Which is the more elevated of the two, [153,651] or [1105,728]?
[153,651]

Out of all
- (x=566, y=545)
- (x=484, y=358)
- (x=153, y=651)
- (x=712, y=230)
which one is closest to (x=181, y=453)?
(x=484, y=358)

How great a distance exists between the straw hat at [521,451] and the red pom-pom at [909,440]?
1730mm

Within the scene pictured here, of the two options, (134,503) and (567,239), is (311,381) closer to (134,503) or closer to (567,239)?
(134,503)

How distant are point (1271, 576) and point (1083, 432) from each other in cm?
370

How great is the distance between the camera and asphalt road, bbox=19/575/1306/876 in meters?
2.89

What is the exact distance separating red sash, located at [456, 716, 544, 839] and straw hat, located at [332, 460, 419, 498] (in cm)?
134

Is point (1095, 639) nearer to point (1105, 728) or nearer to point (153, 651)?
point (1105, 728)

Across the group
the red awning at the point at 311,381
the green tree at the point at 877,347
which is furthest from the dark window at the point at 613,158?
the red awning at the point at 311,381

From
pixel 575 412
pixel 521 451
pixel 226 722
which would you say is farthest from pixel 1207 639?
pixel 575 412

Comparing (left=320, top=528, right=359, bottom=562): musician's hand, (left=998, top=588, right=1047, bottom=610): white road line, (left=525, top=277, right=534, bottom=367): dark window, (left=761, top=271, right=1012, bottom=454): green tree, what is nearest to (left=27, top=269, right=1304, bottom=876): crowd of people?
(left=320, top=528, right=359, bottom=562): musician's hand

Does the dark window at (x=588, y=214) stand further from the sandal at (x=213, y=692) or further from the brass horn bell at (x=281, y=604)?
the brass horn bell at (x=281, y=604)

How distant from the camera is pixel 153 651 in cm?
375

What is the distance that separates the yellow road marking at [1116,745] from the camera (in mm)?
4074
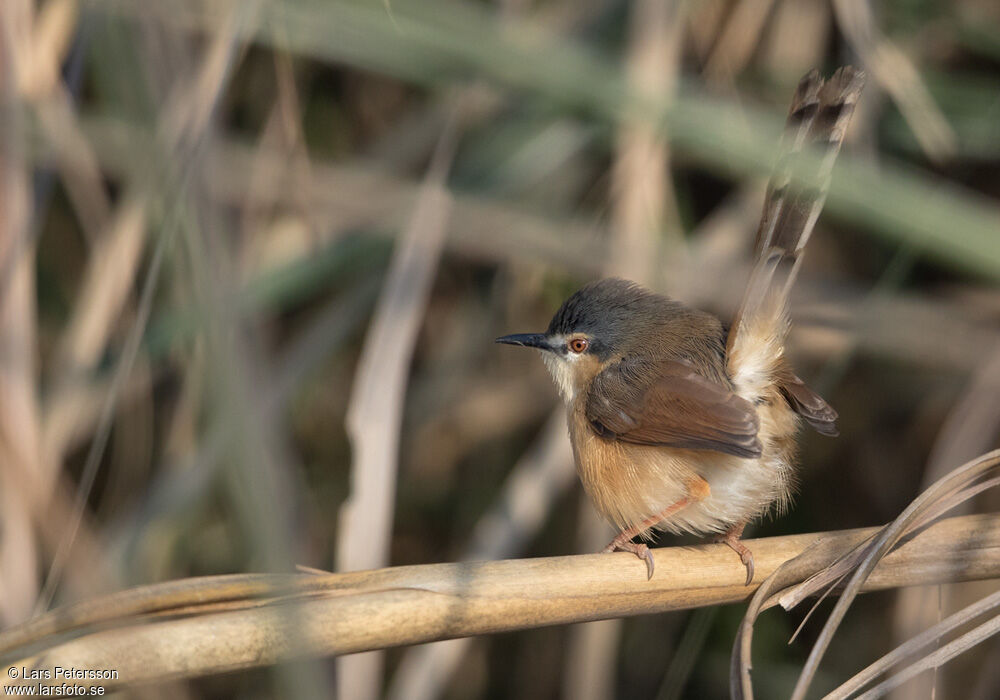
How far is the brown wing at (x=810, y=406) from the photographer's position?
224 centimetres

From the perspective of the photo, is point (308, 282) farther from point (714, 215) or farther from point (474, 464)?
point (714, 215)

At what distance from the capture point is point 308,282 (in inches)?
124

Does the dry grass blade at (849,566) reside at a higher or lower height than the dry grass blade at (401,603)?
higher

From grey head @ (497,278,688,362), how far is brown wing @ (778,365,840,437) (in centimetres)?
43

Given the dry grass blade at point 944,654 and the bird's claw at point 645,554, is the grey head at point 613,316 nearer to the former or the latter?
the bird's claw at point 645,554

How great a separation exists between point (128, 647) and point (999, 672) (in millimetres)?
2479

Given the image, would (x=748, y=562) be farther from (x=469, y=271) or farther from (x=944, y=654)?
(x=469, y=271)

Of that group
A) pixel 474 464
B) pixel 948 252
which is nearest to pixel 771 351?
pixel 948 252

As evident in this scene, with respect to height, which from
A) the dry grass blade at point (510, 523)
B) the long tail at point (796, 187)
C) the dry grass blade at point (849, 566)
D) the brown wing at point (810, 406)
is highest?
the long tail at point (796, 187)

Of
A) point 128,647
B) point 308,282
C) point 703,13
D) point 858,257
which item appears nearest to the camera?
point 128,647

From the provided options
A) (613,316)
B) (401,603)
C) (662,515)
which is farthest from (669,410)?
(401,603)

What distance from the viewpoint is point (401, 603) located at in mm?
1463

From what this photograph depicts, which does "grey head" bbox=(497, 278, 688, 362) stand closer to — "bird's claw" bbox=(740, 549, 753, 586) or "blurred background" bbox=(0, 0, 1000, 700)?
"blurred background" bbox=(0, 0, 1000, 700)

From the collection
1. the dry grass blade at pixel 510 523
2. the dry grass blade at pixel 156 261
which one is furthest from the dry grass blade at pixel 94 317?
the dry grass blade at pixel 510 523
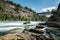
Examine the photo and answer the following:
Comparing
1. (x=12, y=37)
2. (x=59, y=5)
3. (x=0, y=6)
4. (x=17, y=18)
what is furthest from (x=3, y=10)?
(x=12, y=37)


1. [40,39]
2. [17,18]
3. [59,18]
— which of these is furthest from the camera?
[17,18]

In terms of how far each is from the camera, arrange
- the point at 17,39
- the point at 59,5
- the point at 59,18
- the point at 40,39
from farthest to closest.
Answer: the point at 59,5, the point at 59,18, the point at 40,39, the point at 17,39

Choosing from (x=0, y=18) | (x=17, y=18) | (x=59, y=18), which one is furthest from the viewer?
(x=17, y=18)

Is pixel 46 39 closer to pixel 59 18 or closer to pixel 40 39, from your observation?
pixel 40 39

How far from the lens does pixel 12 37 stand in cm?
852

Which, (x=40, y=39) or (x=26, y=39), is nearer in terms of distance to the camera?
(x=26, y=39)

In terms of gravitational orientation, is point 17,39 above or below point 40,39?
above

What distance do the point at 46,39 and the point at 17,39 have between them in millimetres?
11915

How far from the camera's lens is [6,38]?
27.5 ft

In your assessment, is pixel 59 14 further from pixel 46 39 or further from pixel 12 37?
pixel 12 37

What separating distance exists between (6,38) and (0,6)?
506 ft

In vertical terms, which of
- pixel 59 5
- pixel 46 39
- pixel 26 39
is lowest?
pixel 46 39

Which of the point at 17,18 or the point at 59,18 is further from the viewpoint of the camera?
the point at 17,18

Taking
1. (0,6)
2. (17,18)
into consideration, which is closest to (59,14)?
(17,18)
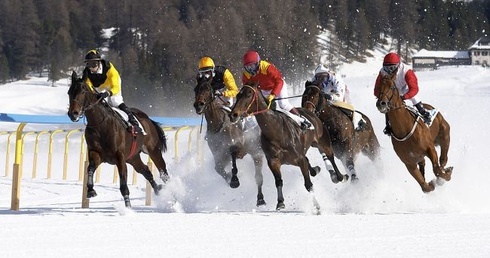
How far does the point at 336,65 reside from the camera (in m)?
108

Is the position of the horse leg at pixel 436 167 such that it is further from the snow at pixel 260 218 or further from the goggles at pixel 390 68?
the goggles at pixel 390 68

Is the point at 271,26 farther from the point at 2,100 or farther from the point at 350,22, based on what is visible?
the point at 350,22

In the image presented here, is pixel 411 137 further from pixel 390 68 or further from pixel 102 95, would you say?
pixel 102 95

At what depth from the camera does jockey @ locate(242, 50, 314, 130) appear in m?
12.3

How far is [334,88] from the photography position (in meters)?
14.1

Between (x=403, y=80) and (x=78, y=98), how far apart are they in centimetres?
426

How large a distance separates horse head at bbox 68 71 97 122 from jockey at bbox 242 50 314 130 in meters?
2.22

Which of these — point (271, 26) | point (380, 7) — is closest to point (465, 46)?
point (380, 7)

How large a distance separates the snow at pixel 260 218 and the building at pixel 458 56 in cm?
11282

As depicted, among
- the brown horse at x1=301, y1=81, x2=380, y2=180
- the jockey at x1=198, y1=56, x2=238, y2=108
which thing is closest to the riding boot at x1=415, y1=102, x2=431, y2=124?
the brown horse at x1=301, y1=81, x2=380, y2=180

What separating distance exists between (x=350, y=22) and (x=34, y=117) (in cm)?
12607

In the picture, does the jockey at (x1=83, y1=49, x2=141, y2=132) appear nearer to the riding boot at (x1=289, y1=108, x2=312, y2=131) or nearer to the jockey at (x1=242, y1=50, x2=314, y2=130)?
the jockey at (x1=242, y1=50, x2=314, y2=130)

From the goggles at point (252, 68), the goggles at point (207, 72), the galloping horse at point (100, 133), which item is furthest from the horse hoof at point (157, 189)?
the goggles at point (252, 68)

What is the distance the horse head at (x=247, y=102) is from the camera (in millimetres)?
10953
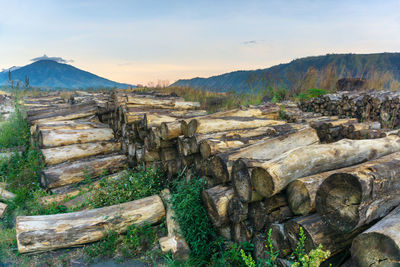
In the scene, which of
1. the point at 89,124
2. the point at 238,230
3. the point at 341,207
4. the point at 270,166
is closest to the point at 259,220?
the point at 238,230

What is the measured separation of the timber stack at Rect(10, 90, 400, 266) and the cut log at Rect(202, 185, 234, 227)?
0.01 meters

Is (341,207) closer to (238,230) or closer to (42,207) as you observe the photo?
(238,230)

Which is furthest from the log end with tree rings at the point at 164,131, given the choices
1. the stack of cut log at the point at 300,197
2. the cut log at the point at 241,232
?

○ ○ ○ ○ ○

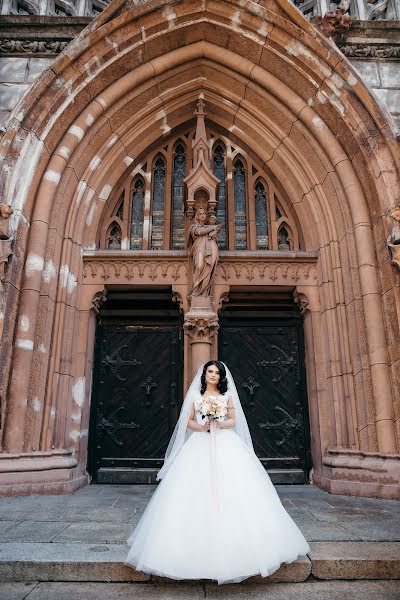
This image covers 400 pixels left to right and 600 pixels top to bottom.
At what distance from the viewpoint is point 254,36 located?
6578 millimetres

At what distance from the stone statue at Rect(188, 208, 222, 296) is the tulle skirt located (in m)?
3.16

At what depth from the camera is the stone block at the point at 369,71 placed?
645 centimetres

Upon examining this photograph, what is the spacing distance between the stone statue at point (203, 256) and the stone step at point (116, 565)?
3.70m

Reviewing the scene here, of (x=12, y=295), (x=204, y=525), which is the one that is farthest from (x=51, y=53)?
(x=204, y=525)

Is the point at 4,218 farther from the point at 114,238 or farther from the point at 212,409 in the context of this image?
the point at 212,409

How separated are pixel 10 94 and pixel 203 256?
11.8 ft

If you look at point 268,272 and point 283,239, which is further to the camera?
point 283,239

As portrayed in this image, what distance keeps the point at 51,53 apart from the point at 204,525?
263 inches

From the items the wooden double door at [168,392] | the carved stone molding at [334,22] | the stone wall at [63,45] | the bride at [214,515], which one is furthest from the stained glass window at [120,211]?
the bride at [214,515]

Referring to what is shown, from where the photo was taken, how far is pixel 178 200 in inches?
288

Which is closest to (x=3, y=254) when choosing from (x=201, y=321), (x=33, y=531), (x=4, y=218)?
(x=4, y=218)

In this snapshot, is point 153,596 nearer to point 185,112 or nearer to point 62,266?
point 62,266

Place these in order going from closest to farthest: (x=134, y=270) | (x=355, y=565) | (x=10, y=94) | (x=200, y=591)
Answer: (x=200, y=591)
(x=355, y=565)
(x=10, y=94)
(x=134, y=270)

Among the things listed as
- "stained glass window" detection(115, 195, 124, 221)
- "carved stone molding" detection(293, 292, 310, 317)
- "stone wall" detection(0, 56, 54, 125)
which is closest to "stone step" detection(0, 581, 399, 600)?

○ ○ ○ ○ ○

AIM = Copy the lines from the one containing "From the items" up to and including the one containing "581, 399, 600)?", unchanged.

WRITTEN ANSWER =
From the items the wooden double door at [168,392] | the carved stone molding at [334,22] | the stone wall at [63,45] | the bride at [214,515], which one is furthest from the stained glass window at [120,211]?
the bride at [214,515]

Referring to what is shown, from where the photo was taken, how far is pixel 178 200 in inches?
288

Which is closest to (x=3, y=254) when choosing from (x=201, y=321), (x=33, y=531), (x=4, y=218)?
(x=4, y=218)

In this snapshot, is point 153,596 nearer to point 185,112 or nearer to point 62,266?
point 62,266

Place these in order going from closest to farthest: (x=134, y=270) | (x=355, y=565) | (x=10, y=94) | (x=200, y=591)
Answer: (x=200, y=591)
(x=355, y=565)
(x=10, y=94)
(x=134, y=270)

Among the things listed as
- "stained glass window" detection(115, 195, 124, 221)
- "carved stone molding" detection(293, 292, 310, 317)
- "stone wall" detection(0, 56, 54, 125)
which is closest to "stone step" detection(0, 581, 399, 600)?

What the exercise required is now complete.